I think we are largely in agreement here (esp. wrt utf-16 being an oddball
interchange format).

It doesn't answer my question though, ie. what advantage the BOM tag
provides compared to assuming utf-8 from the outset. Yes if you see a utf-8
BOM you have immediate confidence that the data is utf-8 encoded, but what
have you lost if you start with [fake] confidence and treat the data as
utf-8 until proven otherwise?

Either the data is utf-8, or ASCII, or ANSI but with no high-bit characters
and everything works, or you find an invalid byte sequence which gives you
high confidence that this is not actually utf-8 data. Granted it requires
more than three bytes lookahead, but we're gonig to be using that data
anyway.

I guess the one clear advantage I see of a utf-8 BOM is that it can
simplify some code, and reduce some duplicate work when interfacing with
APIs which both require a text encoding specified up-front and don't offer
a convenient error path when decoding fails. But adding utf-8 with BOM as
yet another text encoding configuration to the landscape seems like a high
price to pay, and certainly not an overall simplification.
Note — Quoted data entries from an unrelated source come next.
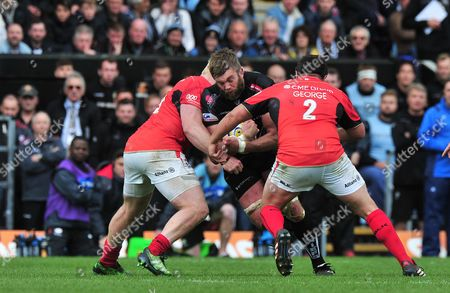 Geoff Parling of Exeter Chiefs is tackled by Jamie George of Saracens during the Aviva Premiership Semi Final Match between Exeter Chiefs and Saracens at Sandy Park, Exeter, Devon on May 20.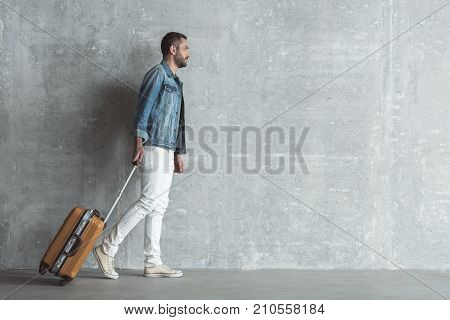 Outward journey. Full length profile of cute bearded traveler who is pulling his suitcase. Gray wall in background. Copy space in the right side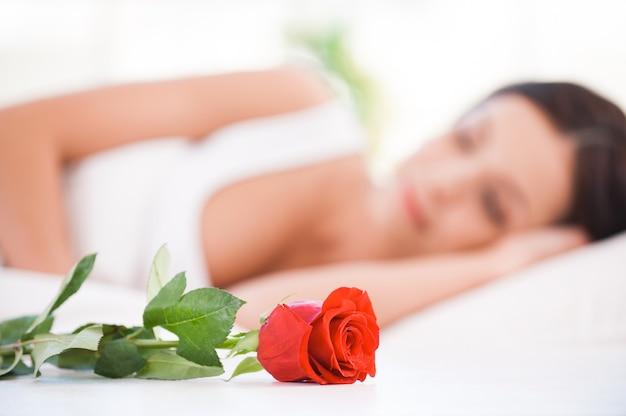 아침 놀람. 빨간 침대에 누워 있는 아름 다운 젊은 여자의 측면 보기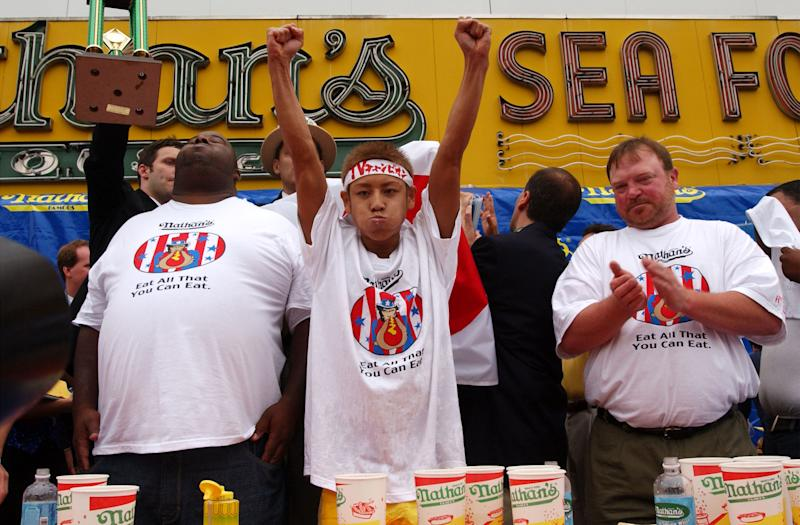 Contestants applaud as 23-year-old Takeru Kobayash raises his hands in victory July 4, 2001 at the 86th annual Nathan's Hot Dog Eating Contest at Coney Island in Brooklyn, New York.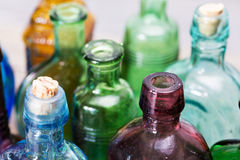 Coloured glass bottles on a rustic background Stock Photos
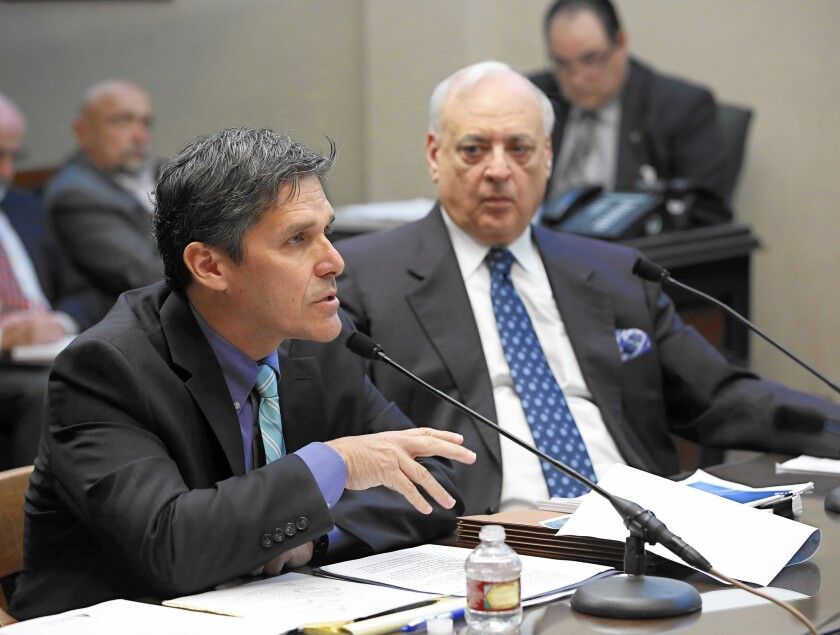 California High-Speed Rail Authority Chief Executive Jeff Morales, left, discusses the bullet train project at a legislative hearing. With him is Chairman Dan Richard.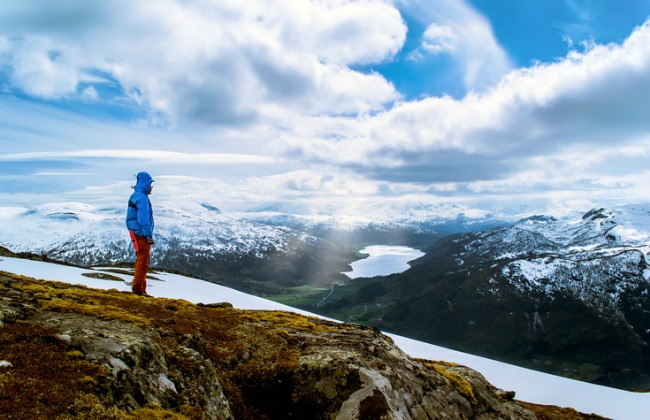 Tourist stands on a hilltop and look at the lake in the valley. Blue sky with clouds. Snowy mountains. Sunlight breaks through the clouds. Norway.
Outside of source code and Linux config files, BOMless utf-8 are certainly
> not the most frequent text files, ANSI and
> other various encodings dominate, because most non-ASCII text files were
> (are) produced under DOS or Windows,
> where notepad and friends use ANSI by default f.i.
>

Notepad barely counts as a text editor (newlines are always two bytes long
yeah? :P), but I take your point that ANSI is common (especially CP1251?).
I've honestly never seen a utf-8 file *with* a BOM though, so perhaps I've
lived a sheltered life.

I'm not sure what you were going for here:

the overwhelming majority of text content are likely to involve ASCII at the

beginning (from various markups, think html, xml, json, source code... even
> csv


Since HTML's encoding is generally specified in the HTTP header or
<http-equiv> metadata.
XML's encoding must be specified on the first line (unless the default
utf-8 is used or a BOM is present).
JSON's encoding must be either utf-8, utf-16 or utf-32.
Source code encoding is generally defined by the language in question.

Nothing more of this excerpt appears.